In view of what he had done for me, I had to choose my words carefully in talking to Louise. “I’m grateful to your father, Louise, but that doesn’t alter my objective opinion of him. He was an overbearing, strong-minded, stupid man who refused all advice, good or bad, a man who came dangerously close to running a sound company into the ground.”
 
She stared at me for long seconds. She looked very lovely. She was wearing crisp white shorts with a red stripe down the sides, a red halter, red straw slippers. Her black and glossy hair was tied back with a white ribbon. She is not quite tall, and her bone structure is fragile and fine. Her flawless skin has a dusky, honeyed quality, and her legs are smooth and round and long. There is a look of brooding sensitivity about her face. I remembered how she was as a child, full of a dancing and endless vitality, a flame in shades of black and ivory.

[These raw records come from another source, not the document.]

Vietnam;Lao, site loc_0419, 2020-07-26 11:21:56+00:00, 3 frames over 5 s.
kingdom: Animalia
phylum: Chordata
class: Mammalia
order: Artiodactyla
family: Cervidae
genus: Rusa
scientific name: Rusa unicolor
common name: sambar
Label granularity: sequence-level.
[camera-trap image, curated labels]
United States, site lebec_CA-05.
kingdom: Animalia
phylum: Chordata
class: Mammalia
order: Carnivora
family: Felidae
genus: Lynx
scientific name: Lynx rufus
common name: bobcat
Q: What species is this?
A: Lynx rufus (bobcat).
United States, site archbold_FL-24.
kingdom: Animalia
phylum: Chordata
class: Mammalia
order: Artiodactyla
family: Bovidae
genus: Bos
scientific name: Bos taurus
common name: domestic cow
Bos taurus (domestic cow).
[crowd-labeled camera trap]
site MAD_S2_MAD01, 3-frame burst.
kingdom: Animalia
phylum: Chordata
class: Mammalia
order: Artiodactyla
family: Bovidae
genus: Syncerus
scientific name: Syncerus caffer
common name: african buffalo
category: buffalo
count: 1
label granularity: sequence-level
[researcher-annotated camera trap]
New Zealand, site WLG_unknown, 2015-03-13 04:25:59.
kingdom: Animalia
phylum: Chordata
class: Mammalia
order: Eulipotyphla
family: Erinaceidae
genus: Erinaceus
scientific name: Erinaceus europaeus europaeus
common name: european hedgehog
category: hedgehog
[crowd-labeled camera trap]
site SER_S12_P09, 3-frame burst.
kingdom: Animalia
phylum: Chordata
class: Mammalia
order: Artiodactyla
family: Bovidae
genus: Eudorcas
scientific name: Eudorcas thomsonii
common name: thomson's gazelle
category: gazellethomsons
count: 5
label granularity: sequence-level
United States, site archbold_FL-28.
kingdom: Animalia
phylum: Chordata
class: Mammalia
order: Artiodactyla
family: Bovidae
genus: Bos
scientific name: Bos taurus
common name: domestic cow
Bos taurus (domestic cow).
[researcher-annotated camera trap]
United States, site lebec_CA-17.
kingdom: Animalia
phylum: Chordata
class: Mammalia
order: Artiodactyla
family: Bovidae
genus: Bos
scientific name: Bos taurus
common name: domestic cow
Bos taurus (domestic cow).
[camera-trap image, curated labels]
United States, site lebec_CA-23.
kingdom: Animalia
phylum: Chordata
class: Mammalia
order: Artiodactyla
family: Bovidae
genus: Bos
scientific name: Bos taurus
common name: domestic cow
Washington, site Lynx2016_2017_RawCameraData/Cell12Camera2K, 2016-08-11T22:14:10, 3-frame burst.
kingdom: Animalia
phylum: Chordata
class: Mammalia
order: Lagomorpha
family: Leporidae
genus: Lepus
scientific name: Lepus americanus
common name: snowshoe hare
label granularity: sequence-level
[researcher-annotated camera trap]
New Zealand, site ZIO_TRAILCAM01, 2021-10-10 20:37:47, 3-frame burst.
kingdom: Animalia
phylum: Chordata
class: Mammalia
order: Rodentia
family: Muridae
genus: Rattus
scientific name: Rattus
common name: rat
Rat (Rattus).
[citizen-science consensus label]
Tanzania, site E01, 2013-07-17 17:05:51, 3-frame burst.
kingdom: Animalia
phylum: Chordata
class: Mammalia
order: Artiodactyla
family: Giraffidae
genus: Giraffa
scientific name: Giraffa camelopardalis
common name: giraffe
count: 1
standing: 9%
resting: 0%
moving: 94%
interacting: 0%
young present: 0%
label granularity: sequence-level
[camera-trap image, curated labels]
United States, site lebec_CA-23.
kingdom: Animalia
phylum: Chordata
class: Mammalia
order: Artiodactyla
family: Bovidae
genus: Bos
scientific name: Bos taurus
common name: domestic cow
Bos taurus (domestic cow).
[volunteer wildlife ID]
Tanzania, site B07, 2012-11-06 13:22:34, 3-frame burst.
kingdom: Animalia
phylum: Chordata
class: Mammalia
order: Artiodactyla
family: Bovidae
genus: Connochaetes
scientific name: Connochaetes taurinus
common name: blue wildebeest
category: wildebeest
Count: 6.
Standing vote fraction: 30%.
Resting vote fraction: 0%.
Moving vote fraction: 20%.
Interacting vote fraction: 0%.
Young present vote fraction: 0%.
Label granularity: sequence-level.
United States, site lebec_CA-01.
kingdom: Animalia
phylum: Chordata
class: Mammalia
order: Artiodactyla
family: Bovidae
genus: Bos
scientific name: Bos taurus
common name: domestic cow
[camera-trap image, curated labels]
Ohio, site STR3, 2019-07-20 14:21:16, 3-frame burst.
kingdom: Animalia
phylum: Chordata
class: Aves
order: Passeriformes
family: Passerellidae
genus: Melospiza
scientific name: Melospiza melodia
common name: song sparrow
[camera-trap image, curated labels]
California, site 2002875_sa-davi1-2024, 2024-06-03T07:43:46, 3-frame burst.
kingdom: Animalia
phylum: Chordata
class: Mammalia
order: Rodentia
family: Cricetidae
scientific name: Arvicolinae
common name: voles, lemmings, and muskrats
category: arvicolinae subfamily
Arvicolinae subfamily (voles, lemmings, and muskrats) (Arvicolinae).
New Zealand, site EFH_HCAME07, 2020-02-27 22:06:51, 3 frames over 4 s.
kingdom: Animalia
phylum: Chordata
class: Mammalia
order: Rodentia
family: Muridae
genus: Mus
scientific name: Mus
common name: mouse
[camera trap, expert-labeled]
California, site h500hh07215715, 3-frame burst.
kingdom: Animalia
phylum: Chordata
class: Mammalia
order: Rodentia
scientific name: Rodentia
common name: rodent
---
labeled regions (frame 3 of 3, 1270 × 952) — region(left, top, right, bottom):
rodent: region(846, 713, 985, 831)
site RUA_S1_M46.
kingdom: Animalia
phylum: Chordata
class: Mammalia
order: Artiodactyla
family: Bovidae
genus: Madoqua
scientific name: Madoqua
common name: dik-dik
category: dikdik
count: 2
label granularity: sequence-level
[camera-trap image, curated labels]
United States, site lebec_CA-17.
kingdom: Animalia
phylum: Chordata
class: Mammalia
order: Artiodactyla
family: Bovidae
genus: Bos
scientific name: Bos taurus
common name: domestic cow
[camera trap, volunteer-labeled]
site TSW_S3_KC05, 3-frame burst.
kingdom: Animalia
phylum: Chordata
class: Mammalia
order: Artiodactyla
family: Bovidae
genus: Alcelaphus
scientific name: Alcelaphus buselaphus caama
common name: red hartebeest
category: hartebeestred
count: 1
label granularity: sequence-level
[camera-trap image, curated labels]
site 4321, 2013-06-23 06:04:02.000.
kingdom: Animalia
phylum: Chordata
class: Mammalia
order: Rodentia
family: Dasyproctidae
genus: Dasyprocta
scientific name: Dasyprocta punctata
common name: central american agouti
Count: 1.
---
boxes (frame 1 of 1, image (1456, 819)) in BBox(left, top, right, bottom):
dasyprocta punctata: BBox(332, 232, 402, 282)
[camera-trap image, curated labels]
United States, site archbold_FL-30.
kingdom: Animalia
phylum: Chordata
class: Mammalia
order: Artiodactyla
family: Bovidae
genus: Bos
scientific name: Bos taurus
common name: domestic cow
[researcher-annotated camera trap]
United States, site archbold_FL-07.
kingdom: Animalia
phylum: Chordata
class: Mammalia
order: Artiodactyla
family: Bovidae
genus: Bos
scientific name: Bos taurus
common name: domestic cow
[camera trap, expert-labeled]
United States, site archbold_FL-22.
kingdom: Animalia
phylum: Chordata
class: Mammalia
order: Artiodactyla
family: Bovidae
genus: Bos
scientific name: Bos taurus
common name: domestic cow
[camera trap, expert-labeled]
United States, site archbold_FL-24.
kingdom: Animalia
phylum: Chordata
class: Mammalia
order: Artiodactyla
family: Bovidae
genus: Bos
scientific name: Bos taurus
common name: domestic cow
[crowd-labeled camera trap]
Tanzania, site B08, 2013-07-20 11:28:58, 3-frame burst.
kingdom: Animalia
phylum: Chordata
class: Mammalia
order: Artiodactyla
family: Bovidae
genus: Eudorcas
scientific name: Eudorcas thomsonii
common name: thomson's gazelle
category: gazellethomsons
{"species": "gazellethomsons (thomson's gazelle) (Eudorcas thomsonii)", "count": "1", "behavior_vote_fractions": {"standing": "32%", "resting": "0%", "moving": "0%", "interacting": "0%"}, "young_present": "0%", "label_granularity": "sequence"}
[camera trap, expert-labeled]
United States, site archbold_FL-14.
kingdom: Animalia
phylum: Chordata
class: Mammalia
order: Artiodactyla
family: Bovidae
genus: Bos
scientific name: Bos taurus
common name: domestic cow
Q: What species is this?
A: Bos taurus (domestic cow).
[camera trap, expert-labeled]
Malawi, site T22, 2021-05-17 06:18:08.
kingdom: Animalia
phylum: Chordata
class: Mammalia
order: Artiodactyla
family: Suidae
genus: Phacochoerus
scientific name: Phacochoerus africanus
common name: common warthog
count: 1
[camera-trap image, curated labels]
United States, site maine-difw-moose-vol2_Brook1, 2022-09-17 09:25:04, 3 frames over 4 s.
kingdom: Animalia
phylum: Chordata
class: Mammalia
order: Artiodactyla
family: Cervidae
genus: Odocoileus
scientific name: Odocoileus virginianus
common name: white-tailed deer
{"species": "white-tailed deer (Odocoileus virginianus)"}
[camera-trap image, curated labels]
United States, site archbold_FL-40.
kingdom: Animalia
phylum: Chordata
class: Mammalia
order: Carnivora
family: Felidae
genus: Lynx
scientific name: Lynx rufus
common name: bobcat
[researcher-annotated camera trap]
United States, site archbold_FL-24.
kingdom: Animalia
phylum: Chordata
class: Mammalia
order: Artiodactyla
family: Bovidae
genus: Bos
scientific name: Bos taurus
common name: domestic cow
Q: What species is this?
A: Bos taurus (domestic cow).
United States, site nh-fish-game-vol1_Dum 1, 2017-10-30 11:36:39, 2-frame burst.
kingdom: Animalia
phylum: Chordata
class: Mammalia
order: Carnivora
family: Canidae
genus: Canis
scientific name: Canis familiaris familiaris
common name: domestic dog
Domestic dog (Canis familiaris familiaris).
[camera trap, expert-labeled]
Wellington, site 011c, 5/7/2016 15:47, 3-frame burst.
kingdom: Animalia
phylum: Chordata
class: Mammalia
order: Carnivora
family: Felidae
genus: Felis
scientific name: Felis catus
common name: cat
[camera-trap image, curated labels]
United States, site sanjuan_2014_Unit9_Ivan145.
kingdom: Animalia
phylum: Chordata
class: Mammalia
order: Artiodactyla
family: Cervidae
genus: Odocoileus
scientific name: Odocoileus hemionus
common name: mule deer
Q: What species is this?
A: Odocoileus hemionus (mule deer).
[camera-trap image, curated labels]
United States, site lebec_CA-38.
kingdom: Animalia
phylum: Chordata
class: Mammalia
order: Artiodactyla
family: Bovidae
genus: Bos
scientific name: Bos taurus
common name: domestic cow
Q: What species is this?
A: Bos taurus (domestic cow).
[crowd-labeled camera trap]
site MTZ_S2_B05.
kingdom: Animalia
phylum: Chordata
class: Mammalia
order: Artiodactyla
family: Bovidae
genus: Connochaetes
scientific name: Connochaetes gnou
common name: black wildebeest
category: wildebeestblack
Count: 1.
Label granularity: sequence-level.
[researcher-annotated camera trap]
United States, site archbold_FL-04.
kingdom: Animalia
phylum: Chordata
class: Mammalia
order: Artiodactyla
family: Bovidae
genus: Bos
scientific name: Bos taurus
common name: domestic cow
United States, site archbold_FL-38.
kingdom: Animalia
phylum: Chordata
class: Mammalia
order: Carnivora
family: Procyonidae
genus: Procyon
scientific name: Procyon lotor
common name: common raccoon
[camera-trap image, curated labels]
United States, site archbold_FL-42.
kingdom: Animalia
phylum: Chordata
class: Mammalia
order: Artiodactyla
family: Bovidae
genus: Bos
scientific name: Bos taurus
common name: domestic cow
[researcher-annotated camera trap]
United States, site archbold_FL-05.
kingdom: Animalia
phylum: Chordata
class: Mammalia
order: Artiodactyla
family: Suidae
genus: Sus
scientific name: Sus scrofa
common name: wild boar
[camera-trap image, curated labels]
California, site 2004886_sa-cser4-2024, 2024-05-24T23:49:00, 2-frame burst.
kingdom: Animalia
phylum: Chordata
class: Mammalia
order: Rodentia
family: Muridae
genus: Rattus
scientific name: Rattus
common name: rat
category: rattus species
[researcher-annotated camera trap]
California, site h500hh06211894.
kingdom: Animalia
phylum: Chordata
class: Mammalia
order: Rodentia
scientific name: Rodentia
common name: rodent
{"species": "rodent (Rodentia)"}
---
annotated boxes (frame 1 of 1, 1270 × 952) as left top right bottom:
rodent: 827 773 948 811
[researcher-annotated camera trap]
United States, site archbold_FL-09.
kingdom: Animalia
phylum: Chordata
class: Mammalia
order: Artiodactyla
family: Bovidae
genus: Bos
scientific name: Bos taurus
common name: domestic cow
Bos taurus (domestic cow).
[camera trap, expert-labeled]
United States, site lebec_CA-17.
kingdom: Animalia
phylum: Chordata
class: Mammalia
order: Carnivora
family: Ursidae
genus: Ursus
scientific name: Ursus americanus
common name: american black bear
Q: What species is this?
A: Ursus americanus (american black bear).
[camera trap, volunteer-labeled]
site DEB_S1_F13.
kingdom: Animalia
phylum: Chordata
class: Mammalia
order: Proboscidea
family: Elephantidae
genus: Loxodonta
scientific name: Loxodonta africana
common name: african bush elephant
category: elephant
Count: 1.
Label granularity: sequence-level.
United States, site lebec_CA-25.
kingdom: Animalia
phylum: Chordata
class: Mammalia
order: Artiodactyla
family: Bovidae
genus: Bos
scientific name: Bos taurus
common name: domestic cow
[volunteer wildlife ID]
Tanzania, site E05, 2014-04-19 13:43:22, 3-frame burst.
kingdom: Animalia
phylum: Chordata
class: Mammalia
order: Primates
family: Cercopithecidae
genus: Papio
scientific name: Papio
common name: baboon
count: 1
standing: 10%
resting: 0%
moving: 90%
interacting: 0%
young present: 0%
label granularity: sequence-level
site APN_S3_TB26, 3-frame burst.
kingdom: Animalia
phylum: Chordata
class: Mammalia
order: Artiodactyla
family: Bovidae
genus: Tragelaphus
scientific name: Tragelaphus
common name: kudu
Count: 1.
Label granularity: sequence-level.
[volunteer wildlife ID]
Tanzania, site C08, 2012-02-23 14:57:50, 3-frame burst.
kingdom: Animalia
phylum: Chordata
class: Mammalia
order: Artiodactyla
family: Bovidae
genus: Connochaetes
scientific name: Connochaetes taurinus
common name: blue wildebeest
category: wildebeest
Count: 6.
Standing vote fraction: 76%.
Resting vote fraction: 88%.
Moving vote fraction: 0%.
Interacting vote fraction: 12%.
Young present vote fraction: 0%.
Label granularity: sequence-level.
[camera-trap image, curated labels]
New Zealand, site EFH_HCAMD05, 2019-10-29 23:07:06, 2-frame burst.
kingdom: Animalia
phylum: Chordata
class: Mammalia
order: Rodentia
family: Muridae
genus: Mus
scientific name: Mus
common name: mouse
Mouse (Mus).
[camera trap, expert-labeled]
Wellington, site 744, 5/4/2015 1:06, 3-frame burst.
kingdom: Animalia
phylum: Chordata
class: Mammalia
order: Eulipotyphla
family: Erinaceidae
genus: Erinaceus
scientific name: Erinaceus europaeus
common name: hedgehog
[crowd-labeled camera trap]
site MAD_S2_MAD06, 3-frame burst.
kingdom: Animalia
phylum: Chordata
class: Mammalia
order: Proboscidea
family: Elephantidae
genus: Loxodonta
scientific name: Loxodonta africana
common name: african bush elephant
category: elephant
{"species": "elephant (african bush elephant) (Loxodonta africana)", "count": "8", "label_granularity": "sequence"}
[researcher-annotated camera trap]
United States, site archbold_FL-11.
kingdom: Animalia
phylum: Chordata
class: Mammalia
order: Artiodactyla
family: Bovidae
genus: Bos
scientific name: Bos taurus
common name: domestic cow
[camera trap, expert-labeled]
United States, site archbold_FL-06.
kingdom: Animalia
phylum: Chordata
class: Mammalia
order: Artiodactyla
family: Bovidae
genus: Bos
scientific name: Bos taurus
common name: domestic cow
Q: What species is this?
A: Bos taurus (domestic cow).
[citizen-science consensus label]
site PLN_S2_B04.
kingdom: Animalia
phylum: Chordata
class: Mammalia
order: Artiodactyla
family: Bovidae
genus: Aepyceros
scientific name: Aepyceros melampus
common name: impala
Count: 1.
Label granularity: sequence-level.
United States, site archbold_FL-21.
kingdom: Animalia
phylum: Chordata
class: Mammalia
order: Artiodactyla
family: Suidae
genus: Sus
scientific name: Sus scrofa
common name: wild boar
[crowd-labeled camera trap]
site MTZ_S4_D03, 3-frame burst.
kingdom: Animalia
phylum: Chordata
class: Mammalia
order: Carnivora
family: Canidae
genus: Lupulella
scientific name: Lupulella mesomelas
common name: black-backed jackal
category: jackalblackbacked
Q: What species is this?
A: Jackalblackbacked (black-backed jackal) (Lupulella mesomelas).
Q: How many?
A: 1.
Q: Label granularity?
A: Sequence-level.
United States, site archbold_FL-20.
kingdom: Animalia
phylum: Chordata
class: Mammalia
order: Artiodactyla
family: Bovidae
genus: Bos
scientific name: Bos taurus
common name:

Now, in her, it is all muted. All fires are banked. But her new quietness does not give the impression of frigidity or sterility. At twenty-seven she has a way about her that is so much more provocative to me than any strip act that I could feel the annoying pulse-thud of awareness of her even while I was trying to make her understand what I had to tell her.
 
“You’d better explain that to me, Sam,” she said quietly.
 
“He insisted on surrounding himself with yes-men, in making it a one-man operation.”
 
“Then why have you stayed?”
 
“Because I gave him my promise. I have to tell you something that sounds like I’m giving myself medals, Louise. I’m considered very very good in the field. I’ve been scouted, and I have had some very handsome offers from some very sound businesses. I’m apparently one of those so-called bright young men that industry can’t find enough of. I can’t put my finger on what the special talent is. Maybe it’s just a combination of being able to think clearly, handle people and work hard. I stayed because I gave my promise.”